LISTING FOURNI:
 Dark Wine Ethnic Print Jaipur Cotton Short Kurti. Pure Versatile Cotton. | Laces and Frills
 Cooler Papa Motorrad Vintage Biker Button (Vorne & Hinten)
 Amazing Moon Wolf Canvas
...
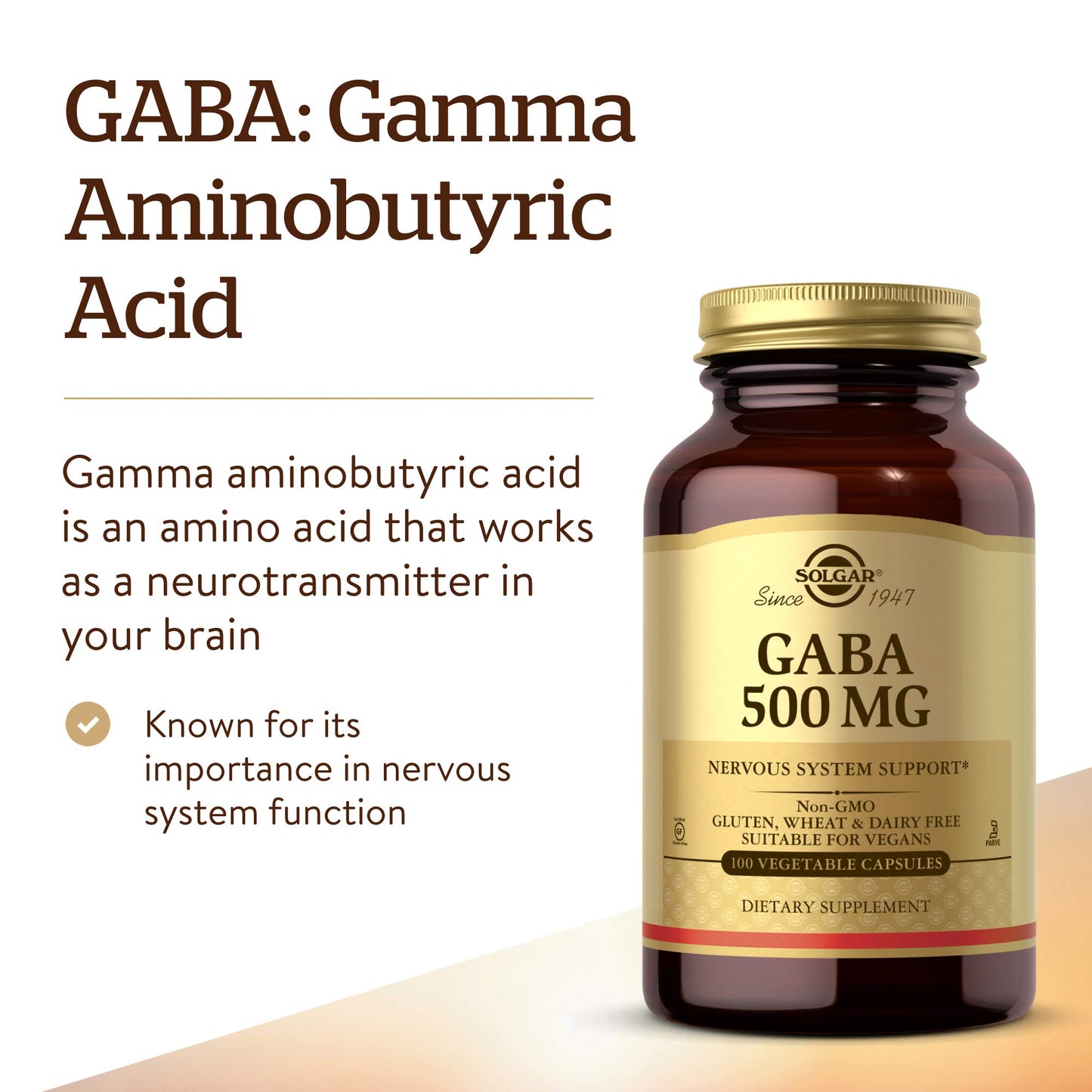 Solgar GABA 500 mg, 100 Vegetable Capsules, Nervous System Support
---
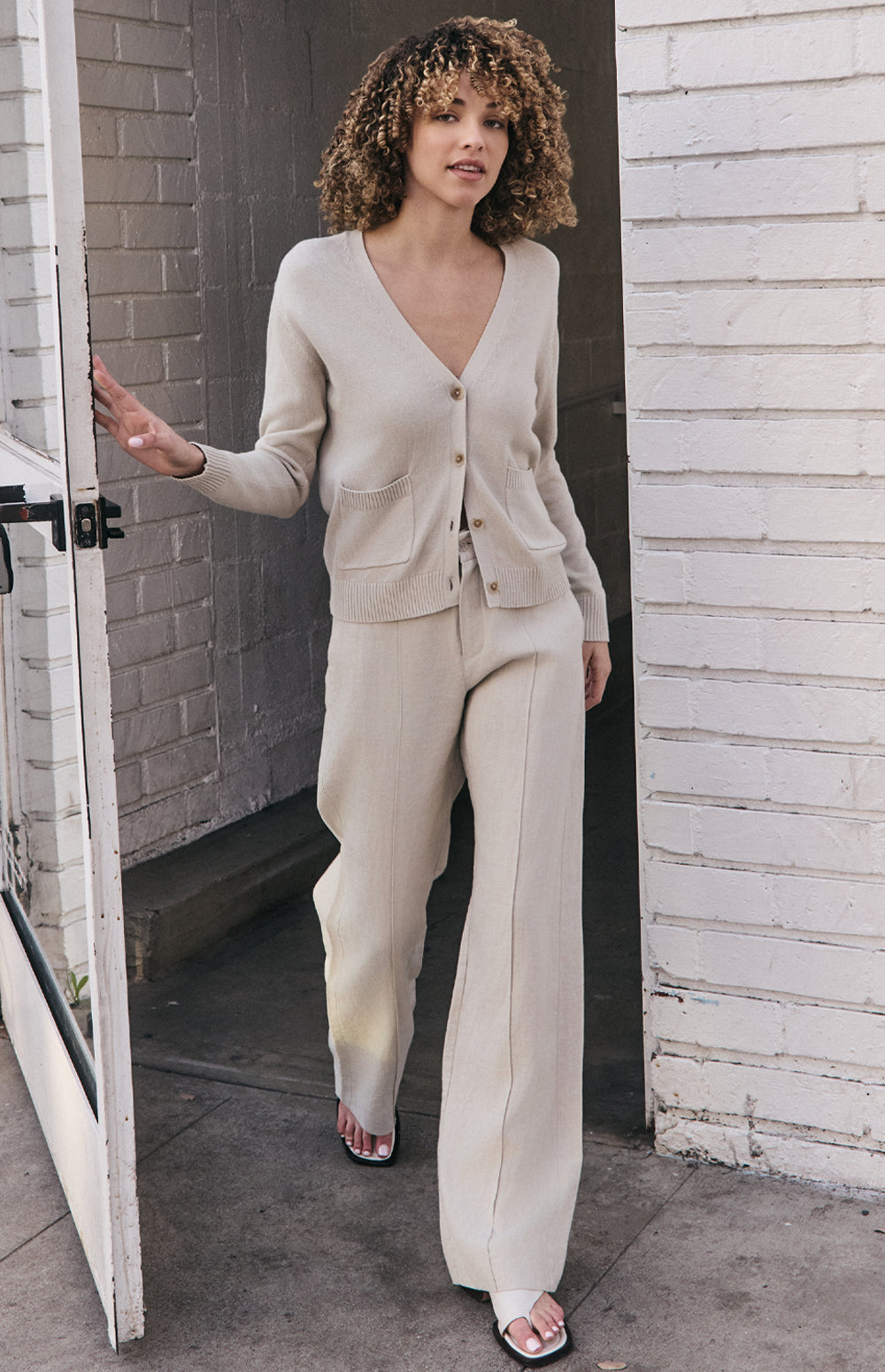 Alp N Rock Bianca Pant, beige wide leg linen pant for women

OBJECTIF DE LA TÂCHE:
Recopiez à l'identique la partie du listing qui commence à la ligne contenant « Dark Wine Ethnic » et se termine à la ligne contenant « Amazing Moon Wolf Canvas », ces deux lignes comprises.

RÉPONSE ATTENDUE:
 Dark Wine Ethnic Print Jaipur Cotton Short Kurti. Pure Versatile Cotton. | Laces and Frills
 Cooler Papa Motorrad Vintage Biker Button (Vorne & Hinten)
 Amazing Moon Wolf Canvas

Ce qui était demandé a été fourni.